Sunday, 29 November 2009

  • NaNoWriMo

    Well, as of yesterday, I am officially a NaNoWriMo winner.  See?  Winner.


    I'd like to say I am all psyched about it, that all the time and hard work paid off and I'm so happy with the result.  In a way, it did.  The discipline of it is good: forcing myself to sit down and write every day, whether I want to or not.  I really believe that that is what makes you a writer, more than getting published or winning awards or having monuments built in honor of your literary genius.  (Although if anyone is in the monument building business, I won't turn you down.)
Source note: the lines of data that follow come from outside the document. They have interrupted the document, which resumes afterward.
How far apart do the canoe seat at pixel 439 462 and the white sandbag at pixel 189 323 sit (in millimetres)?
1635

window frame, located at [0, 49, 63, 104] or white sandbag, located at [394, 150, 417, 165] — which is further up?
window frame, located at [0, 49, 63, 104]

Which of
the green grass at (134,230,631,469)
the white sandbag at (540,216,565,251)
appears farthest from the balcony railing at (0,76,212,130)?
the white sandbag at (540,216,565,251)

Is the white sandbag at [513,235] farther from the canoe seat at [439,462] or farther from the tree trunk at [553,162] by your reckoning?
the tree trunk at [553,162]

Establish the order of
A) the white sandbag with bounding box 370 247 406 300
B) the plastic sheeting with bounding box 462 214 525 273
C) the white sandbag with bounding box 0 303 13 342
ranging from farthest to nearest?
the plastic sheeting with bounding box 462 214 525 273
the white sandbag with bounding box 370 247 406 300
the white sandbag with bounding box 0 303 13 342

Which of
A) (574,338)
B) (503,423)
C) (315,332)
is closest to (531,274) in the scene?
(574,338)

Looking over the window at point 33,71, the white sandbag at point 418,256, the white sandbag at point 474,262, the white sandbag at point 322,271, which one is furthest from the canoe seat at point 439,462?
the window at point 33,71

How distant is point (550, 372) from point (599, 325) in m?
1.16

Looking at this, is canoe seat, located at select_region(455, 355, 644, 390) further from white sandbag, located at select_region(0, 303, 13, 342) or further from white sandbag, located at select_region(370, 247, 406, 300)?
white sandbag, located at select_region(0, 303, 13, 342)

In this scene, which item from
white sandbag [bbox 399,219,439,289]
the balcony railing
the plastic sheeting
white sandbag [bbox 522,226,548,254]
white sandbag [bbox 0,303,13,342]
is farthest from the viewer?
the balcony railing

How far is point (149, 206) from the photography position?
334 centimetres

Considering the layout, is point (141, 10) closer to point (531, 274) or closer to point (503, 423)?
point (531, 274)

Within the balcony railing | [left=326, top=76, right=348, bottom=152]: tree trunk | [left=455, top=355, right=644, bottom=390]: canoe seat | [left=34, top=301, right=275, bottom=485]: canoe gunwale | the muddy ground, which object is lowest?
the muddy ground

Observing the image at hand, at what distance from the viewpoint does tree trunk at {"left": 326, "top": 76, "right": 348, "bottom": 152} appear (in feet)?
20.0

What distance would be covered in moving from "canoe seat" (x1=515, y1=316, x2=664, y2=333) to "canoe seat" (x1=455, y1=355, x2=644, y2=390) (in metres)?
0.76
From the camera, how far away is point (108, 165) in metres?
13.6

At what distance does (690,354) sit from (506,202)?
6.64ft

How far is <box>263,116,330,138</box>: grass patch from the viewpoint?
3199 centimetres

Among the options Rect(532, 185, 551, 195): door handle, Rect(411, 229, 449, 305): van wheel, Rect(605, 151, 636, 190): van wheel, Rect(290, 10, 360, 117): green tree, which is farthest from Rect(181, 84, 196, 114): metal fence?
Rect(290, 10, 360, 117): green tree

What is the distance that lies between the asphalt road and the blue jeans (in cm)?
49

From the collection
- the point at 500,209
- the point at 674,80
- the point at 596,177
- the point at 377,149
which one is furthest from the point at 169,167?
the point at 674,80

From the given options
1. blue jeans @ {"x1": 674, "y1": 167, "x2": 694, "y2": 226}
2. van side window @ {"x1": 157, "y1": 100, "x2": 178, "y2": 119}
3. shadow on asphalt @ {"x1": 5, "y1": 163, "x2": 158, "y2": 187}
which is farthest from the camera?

    Here's the thing: NaNoWriMo is great for volume; it encourages you to get a lot of words out, and quickly.  Tracy and I went to a write-in, the first week of NaNo.  We didn't know what to expect, except that a bunch of other NaNo'ers would be there, and writing would occur.  This one was in the back room at a Panera; something like twenty writers, armed with laptops, trying to meet their quota for the day.  The main event was a series of word wars, where everyone would write as much as they could for ten or fifteen minutes and whoever wrote the most would get a prize.

    I hated this.  Don't get me wrong—it got me to write quickly.  I think I hit almost 500 words once, in the time limit.  But everyone else would call out their counts: 600, 800, even 1,000.  What were they writing?  Could it possibly make any sense?  I knew what I had written didn't.  Heck, I can't even type that fast!

    I felt like all of NaNoWriMo was a big word war.  Every day, I'm barely at the starting line and, BAM, the gun goes off, and I'd better start running or I'll fall behind.  The goal of NaNoWriMo is to write 50,000 words.  Knowing that there would be some days that I just couldn't write, that meant about 2,000 words per day.  There was no time to think, no time to breathe; I constantly felt like I just had to write.

    But the act of writing is more than just adding text to your novel.  There's brainstorming and planning, and sometimes you really do have to just throw something out rather than go endlessly down the wrong path.  NaNoWriMo encourages you to stifle your internal editor and not worry about the quality of your prose, and that's great, very necessary for writing a first draft.  But the hectic pace of it didn't give me time to worry about the quality of the story, and that is something that I can't compromise on.

    I appreciate NaNoWriMo for what it does for aspiring writers.  If you've always said you want to write but never opened a word processor and faced the terror of a blank screen, then NaNo is a good kick in the duff.  But am a writer; I already make a point of writing most every day.  I'll be happy now to turn off the deluge of words and go back to writing at my own pace.  I know my stories will be the better for it.